Corporate Governance - Directors' Duties and Powers Flashcards
1
Q
What are the seven Statutory Directors’ Duties arising under the Companies Act 2006?
A
- To act within their proper powers and use them for a proper purpose, in accordance with the company’s constitution (s.171, CA ‘06).
- To promote the success of the company for the members as a whole (s.172, CA ‘06).
- To exercise independent judgement (s.173, CA ‘06).
- Discretion must not be fettered but may be restricted by company agreements. - To use reasonable care, skill and diligence (s.174, CA ‘06).
- To avoid actual/potential and direct/indirect conflicts of interest (s.175, CA ‘06) => board may authorise conflicts (Regal Hastings v Gulliver).
- Not to accept benefits from third parties (s.176, CA ‘06) => board cannot authorise; BA ‘10 overlap.
- To declare any interests in proposed transactions (s.177, CA ‘06) => transaction voidance risk; conceivable director criminal liability.
2
Q
Where do a Director’s Powers generally originate from?
A
- Articles of Association.
- Board or shareholder resolutions.
- Company agreements.
3
Q
What six Factors shold a Director consider as part of the Duty to Promote the Company’s Success (s.172, CA ‘06)?
A
- The likely consequences of decisions in the long-term.
- The desirability of the company maintaining a reputation for high standards of business conduct.
- The interests of the company’s employees.
- The need to foster business relations with customers, suppliers and other stakeholders.
- The impact of the company’s operations on the community and the environment.

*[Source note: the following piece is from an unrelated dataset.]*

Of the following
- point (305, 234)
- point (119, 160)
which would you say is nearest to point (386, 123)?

- The need to act fairly as between company members.
=> Section 172 considerations to be reported on within strategic report (s.414(c), CA ‘06).
4
Q
What does the Duty of Reasonable Care, Skill and Diligence require (s.174)?
A
- See Re D’Jan of London Ltd. for precursor to statutory duty.
- Two-pronged requirement: directors must behave as a reasonably diligent person with:
(i) the general knowledge, skill and experience that may be reasonable expected of a person acting as director for that company; and
(ii) the knowledge, skill and experience that director has. - Duty differs depending upon NEDs and EDs - for example, a finance director would be expected to have technical financial knowledge and also be expected such knowledge they have.
5
Q
What Legal Actions may arise against a Director in Contravention of a Duty?
A
- Derivative action:
- Brought by shareholder(s) on behalf of company;
- May cover actual/proposed actions;
- Any awards payable to company. - Insolvency practitioner-instigated claims.
- Fraudulent or wrongful trading under IA ‘86, if continue trading when insolvency and director aware that company cannot meet liabilities as they fall due..
6
Q
What is the Purpose of D&O Insurance?
A
- Provides financial protection to directors against actual or alleged wrongful acts when acting within scope of duties.
- May cover breach of duty, breach of trust, neglect, wrongful trading and misleading statements.
- Funds defence costs and financial losses.